TAREFAS A REALIZAR ::
1. No texto sobre o sub-registro de nascimentos e óbitos, reescreva o trecho que abre com as palavras "Situação análoga ocorria" e fecha com "óbitos, no país.", substituindo "legitimidade da filiação" por "distância dos cartórios".
2. Indique se cada afirmação abaixo está de acordo com o texto sobre o sub-registro de nascimentos e óbitos. Responda sim ou não e cite as palavras do texto que decidem a questão. (a) A Lei nº 9.534 foi promulgada em 10 de dezembro de 1997. (b) Segundo o texto, os problemas de registro já foram resolvidos. (c) A lei brasileira considera obrigatório o registro de nascidos mortos.
3. Prossiga o texto sobre o sub-registro de nascimentos e óbitos no Brasil a partir da última frase apresentada.

Key Words: Health Information System; Live Birth; Mortality.


 

 

Introdução

O conhecimento relativo à existência de subenumeração de mortes - e, dentre essas, principalmente a de menores de um ano - não é novo. Desde fins da década de 40, reiniciando-se nos anos 70, alguns autores chamavam a atenção para o fato de que, no Brasil, particularmente em áreas menos desenvolvidas, a situação do sub-registro de óbitos podia ser comprovada pela existência de número não desprezível de cemitérios clandestinos. Essa é a terminologia usada por pesquisadores da área específica de estatísticas de saúde para designar locais onde são feitos sepultamentos sem a exigência de qualquer documentação ou registro relativo às pessoas falecidas. Vários trabalhos foram feitos mostrando sua ocorrência, com o relato dos problemas encontrados, com o levantamento de hipóteses, bem como apresentando sugestões para a resolução desses problemas.1-5

Situação análoga ocorria em todo o país, quanto ao registro civil de nascimento vivo. As causas mais freqüentes pelas quais as famílias deixavam de promover o registro de nascimento de crianças eram, em geral, ligadas ao custo desses registros e à legitimidade da filiação.6-8 O registro de nascidos mortos, considerado também como obrigatório pela lei brasileira (Lei dos Registros Públicos),9 apresentava dificuldade equivalente.10,11

Visando solucionar, ou ao menos minimizar, esse estado de coisas, alguns investimentos foram feitos no setor, culminando com a promulgação da Lei no 9.534, de 10 de dezembro de 1997,12 que, finalmente, liberava de quaisquer ônus os registros de nascimentos vivos e mortos e de óbitos, no país.

Até hoje, entretanto, os problemas não estão resolvidos, e os Ministérios da Justiça e da Saúde, bem como o Poder Judiciário e o Programa Comunidade Solidária da Presidência da República, continuam a preocupar-se com o assunto e a tentar equacionar possíveis soluções.

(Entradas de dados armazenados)
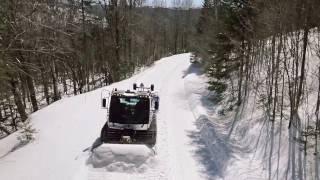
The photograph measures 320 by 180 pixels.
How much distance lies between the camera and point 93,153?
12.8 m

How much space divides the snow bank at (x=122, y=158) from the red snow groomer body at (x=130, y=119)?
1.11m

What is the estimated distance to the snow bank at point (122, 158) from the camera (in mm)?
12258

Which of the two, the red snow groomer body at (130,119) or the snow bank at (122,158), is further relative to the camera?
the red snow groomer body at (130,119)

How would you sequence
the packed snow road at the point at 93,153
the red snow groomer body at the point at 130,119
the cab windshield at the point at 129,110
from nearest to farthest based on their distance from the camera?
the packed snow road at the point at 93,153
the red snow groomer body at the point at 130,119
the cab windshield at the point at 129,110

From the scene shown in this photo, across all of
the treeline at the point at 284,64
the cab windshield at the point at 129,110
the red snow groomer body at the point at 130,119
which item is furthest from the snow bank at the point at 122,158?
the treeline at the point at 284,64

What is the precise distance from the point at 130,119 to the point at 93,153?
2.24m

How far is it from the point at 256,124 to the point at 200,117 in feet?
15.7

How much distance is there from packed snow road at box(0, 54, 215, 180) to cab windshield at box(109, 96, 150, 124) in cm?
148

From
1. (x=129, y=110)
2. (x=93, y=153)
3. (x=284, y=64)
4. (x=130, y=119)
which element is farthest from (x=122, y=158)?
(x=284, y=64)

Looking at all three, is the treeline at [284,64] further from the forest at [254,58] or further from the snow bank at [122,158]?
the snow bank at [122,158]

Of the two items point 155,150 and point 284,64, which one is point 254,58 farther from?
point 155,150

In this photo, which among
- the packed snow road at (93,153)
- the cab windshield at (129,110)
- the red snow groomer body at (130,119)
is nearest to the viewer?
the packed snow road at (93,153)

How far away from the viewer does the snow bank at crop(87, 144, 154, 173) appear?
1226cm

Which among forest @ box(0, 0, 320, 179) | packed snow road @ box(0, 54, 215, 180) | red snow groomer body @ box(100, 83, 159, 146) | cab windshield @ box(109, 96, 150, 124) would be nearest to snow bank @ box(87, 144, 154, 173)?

* * *

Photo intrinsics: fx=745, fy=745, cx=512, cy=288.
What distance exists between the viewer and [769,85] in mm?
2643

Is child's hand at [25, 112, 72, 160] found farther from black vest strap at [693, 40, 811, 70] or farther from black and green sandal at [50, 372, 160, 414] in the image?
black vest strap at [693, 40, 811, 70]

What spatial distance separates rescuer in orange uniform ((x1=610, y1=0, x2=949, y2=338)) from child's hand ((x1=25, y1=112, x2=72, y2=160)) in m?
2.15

RESPOSTAS DOS EXERCÍCIOS ::
1.
Situação análoga ocorria em todo o país, quanto ao registro civil de nascimento vivo. As causas mais freqüentes pelas quais as famílias deixavam de promover o registro de nascimento de crianças eram, em geral, ligadas ao custo desses registros e à distância dos cartórios.6-8 O registro de nascidos mortos, considerado também como obrigatório pela lei brasileira (Lei dos Registros Públicos),9 apresentava dificuldade equivalente.10,11

Visando solucionar, ou ao menos minimizar, esse estado de coisas, alguns investimentos foram feitos no setor, culminando com a promulgação da Lei no 9.534, de 10 de dezembro de 1997,12 que, finalmente, liberava de quaisquer ônus os registros de nascimentos vivos e mortos e de óbitos, no país.

2.
(a) Sim: "Lei no 9.534, de 10 de dezembro de 1997".
(b) Não: "Até hoje, entretanto, os problemas não estão resolvidos".
(c) Sim: "considerado também como obrigatório pela lei brasileira".

3.
Quanto à utilização das estatísticas relativas a esses eventos, o Ministério da Saúde, principal usuário dos dados advindos dos sistemas oficiais de informação sobre nascimentos e óbitos, tem optado por utilizar estimativas desses valores. Essa Instituição, na elaboração de suas políticas públicas para a área materno-infantil, baseia-se no comportamento de indicadores de saúde que, em nível de numerador, de denominador, ou ambos, dependem dos dados de nascimentos e óbitos (coeficiente de natalidade, coeficiente de mortalidade infantil e seus componentes, coeficiente de mortalidade perinatal, coeficiente de natimortalidade, coeficiente de mortalidade fetal, coeficiente de mortalidade materna, entre outros).

Ao calcular essas taxas, o Ministério da Saúde, a Fundação Instituto Brasileiro de Geografia e Estatística (IBGE), algumas outras Instituições e a própria Rede Interagencial de Informações para a Saúde (RIPSA) em seus Indicadores e Dados Básicos para a Saúde13,14 o fazem com dados estimados. Isso acontece, por exemplo, com a mortalidade infantil, com base em pressuposto de que os dados oficiais não são completos, deixando a desejar do ponto de vista quantitativo. Uma das principais falhas, quando se usam estas estimativas indiretas, seria a incapacidade de detectar mudanças de curto prazo nos indicadores, em decorrência de intervenções na área de saúde.

Uma forma de avaliar essa situação é a que se baseia nas razões entre os números de eventos informados e estimados (nascimentos e óbitos, e em especial os de menores de um ano) pela Fundação IBGE, segundo unidades da federação. Verifica-se que, em algumas áreas, seus valores são extremamente baixos, o que mostra as possíveis falhas de cobertura dos sistemas.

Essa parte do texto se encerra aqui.